But still, it all goes the same. People will stand outside Wal-Mart, waiting for it to open, as if they were waiting in line for their audition on So You Think You Can Dance Canada. And, what really annoys me, the music. Did you know that "Rudolph The Red-Nosed Reindeer" was created as part of a Christmas promotion in a Chicago-based department store in 1939? 70 years later and it hasn't left the department store, IGA, Wal-Mart, Sears, and whatever commercial enterprise. It's seasonal. I've heard it every year all my life. Yes, I admit that I probably have listened to the same Madness songs enough times to triple that, but still, I guess I just like Madness more than Christmas-themed music. Every time I go to Independent, a Christmas ballad, or carrol, or classic, in every genre and format, will be playing.

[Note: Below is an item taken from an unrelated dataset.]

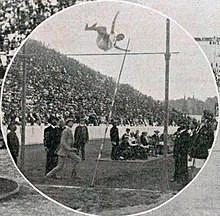 Fernand Gonder vainqueur des Jeux Olympiques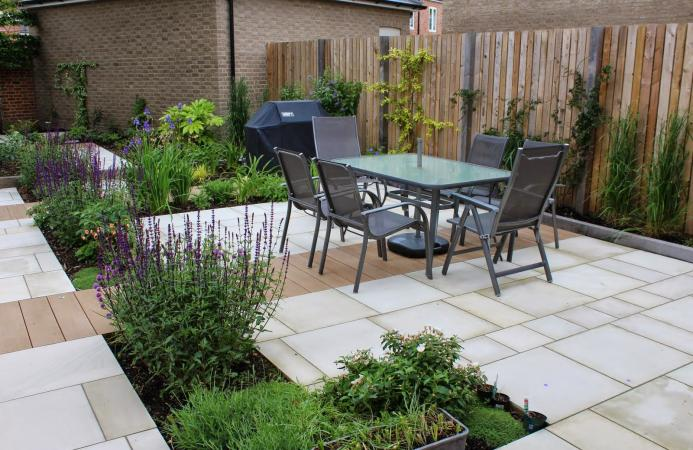 Contemporary Garden Design (Chichester, Sussex)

Christmas is a big thing. It's probably the biggest holiday of the year, what with decorations and gifts (mostly the gifts) and music, etc., etc. It's universal. Unlike Halloween, where it's fun for the children, people of all ages can enjoy it. Everyone can get in the fun. Everyone can receive gifts. Everyone can go and stand for eight hours at a store entrance, then carelessly overtake the nervous young attendant that was assigned the scary prospect of opening the doors for the day. I wonder if they'll notice the soft floor? Or how much of it is soft? "Hey, there was this 'snap...' oh, look, a Hotwheels car set for $2.99! On sale!"

As for me, well, sure, I'll be celebrating. Somewhere around December 13 I'll get around to setting up the Christmas tree while my mother watches So You Think You Can Dance Canada back-to-backs. Maybe we'll go shopping around then too, just not very much.
Then, Boxing Day will come. Then, we're going out. We're going to get the best stuff at ridiculously low prices. Then I'll get the gifts I hope for (mostly a wide-angle camera lens and/or a small, inexpensive, camcorder, my third this decade). Boxing Day was the day I got my DSLR camera last year. Great price. I don't know why most people don't buy their gifts then.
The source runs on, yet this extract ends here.